> EXTRACTED RECORDS:

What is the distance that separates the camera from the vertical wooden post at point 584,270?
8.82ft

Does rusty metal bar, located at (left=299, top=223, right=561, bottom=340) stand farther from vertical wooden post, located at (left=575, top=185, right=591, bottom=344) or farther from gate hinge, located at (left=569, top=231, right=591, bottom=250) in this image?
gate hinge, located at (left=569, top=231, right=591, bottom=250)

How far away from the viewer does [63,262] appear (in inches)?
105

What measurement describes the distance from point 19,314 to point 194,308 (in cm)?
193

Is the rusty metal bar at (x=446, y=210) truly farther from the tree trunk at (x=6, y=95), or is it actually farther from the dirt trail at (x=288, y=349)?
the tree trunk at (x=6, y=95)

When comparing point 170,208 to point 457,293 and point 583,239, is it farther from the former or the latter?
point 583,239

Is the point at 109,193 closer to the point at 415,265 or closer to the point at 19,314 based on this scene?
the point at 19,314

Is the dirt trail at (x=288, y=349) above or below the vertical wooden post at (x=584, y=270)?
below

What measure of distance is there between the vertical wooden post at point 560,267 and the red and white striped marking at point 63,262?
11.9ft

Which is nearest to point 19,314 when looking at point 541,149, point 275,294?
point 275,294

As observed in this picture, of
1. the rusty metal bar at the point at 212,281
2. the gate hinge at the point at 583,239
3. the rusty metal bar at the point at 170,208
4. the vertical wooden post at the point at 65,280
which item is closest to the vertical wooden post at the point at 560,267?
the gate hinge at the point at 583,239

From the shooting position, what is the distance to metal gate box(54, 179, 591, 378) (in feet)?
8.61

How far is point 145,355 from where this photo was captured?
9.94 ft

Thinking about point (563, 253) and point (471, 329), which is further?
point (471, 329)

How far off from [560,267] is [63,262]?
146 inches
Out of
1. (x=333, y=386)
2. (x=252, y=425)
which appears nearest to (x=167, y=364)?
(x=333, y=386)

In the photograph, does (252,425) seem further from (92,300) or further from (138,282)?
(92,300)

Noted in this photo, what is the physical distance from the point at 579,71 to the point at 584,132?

> AIM OF THE EXERCISE: Reproduce verbatim every line of the records from the one containing "In the photograph, does" up to and including the final line of the records.

> OUTPUT BELOW:
In the photograph, does (252,425) seem further from (92,300) or further from (138,282)?
(92,300)

Noted in this photo, what is the physical distance from the point at 579,71 to the point at 584,132?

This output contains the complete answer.